With permission, Mr Speaker, as an ex officio member of the Church Commissioners I have been asked to reply on behalf of the Second Church Estates Commissioner.
The Church of England has over 10,000 rural churches and 45% of those who attend church go to rural churches. The Church supports these rural churches through its dedicated national rural officer, who provides advice, consultancy and training for dioceses. The Church has recently launched a new recruitment portal which currently displays all jobs in 30 of the 42 dioceses, enabling clergy to sort jobs by postcode and categories.
As rural parishes go, the parish of St Mary on the island of Lindisfarne, Holy Island, in my constituency must be one of the smallest, most rural but most magnificent. It has a permanent population of only 200 people but, living in the cradle of British Christianity, it has hundreds of thousands of visitors every year. So will the Leader of the House join me in welcoming to her post, and with an outreach vocation, the Reverend Canon Dr Sarah Hills, our new vicar of St Mary, Lindisfarne?
I understand that the religious community on Holy Island was founded by an Irish monk called St Aidan in 635 AD. I certainly welcome the Reverend Dr Sarah Hills to her post and wish her well with her ministry. She brings with her considerable experience from Coventry cathedral, where she led the international reconciliation team.
Does the Leader of the House recognise that it is not just in rural churches—it is in rural and urban churches—where the clergy plays such an important role in the community? Particularly at this time when youth services have declined and local authorities cannot afford them, the role of the Church in rural and urban communities is absolutely crucial.

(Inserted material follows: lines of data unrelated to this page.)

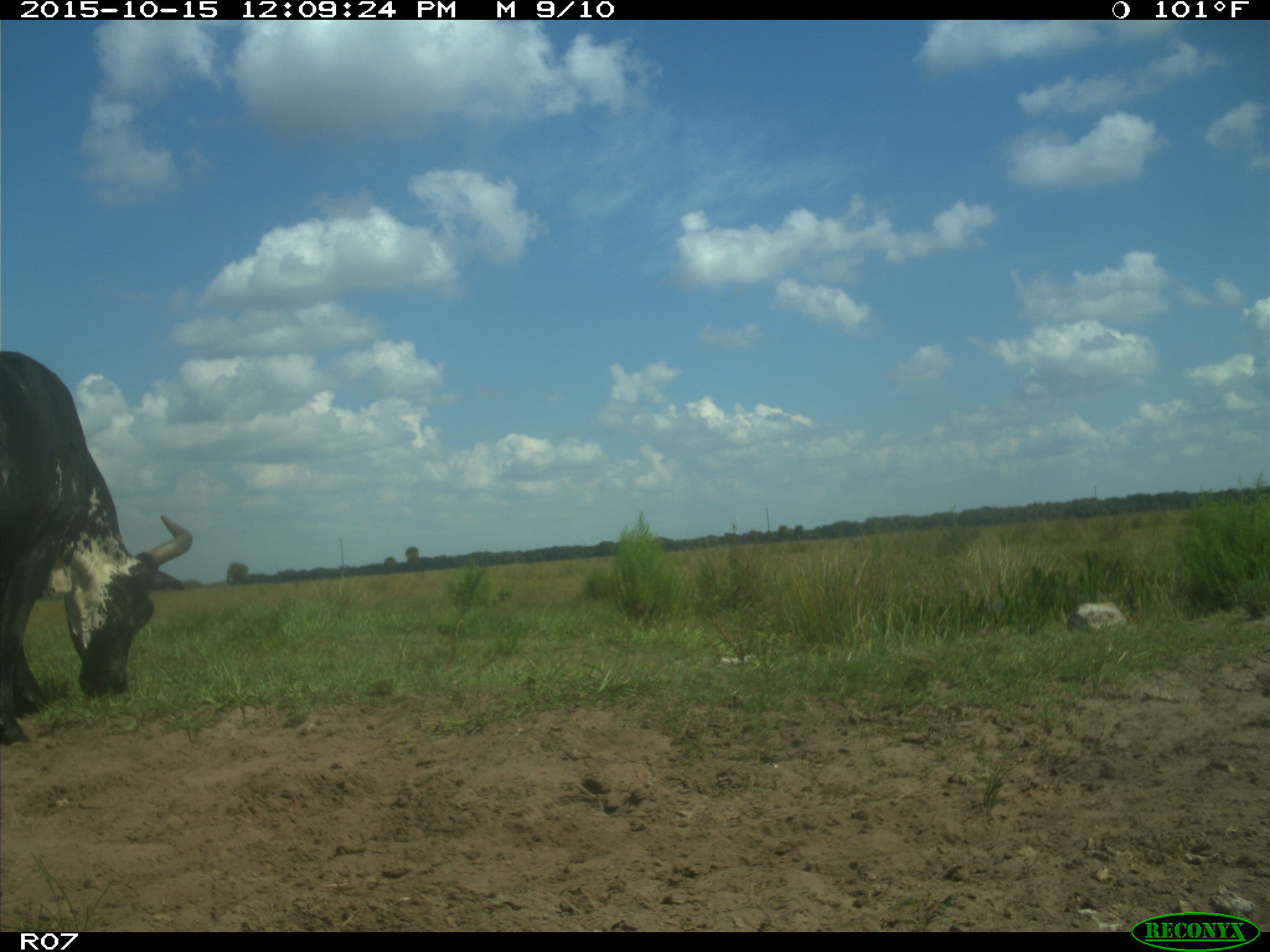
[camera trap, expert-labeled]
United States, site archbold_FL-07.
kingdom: Animalia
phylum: Chordata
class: Mammalia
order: Artiodactyla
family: Bovidae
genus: Bos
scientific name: Bos taurus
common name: domestic cow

The hon. Gentleman is absolutely right: the Church plays a huge part in our whole society, whether rural or urban, and I pay tribute to all the excellent work of our clergy and lay preachers right across the United Kingdom.
I am sure the Leader of the House will agree that it is not just church buildings that are of importance; it is the people within them and the work they do. Just two weeks ago I was able to do a tour of all the churches in Uttoxeter in my constituency. I talked to the people in those churches and witnessed first-hand the great work they do in our community by supporting people, particularly the sick and the vulnerable. Will the Leader of the House join me in congratulating Christians across the country for the work they do in our communities?
The hon. Gentleman is a busy bee doing this extensive tour; it sounds absolutely enticing.
I certainly join my hon. Friend in thanking all those who do so much right across our country. I pay particular tribute to the work of the Church of England, which operates the single largest group of schools in the UK. Very often those schools are in small rural communities, and the schools and their teachers face big challenges, as do other rural services—distance, access to facilities, cost of living, the reduction in family sizes and so on. The Church has done a great deal to try to improve the sense of community right across our country.
I welcome the right hon. Lady to her place. Does she accept that one of the problems now is that we have so few ministers and so many churches to look after? In my own area, the Stroudwater team has three ministers to look after 15 churches, although we have had a vacancy recently. We ought to recognise that that puts enormous pressure on those ministers, and I hope that the Church is looking after their welfare.
I certainly join the hon. Gentleman in praising all those clergy who do so much, often working under quite some pressure and with large parishes to deal with. In 2017, the number of clergy who retired was 330, and I am pleased to say that the number that the Church is training is more than the number who are retiring.
Will the right hon. Lady outline whether she has considered the idea of more joint parishes—joining with other denominations—thereby involving the community and making more regular use of our beautiful historic buildings? Coming together, perhaps?
The hon. Gentleman is absolutely right to point out the excellent work that some churches are doing to help and support their communities across the denominations. I would certainly encourage him to write to the Second Church Estates Commissioner, my right hon. Friend the Member for Meriden (Dame Caroline Spelman); she can perhaps tell him a bit more about some of the work that the churches are doing.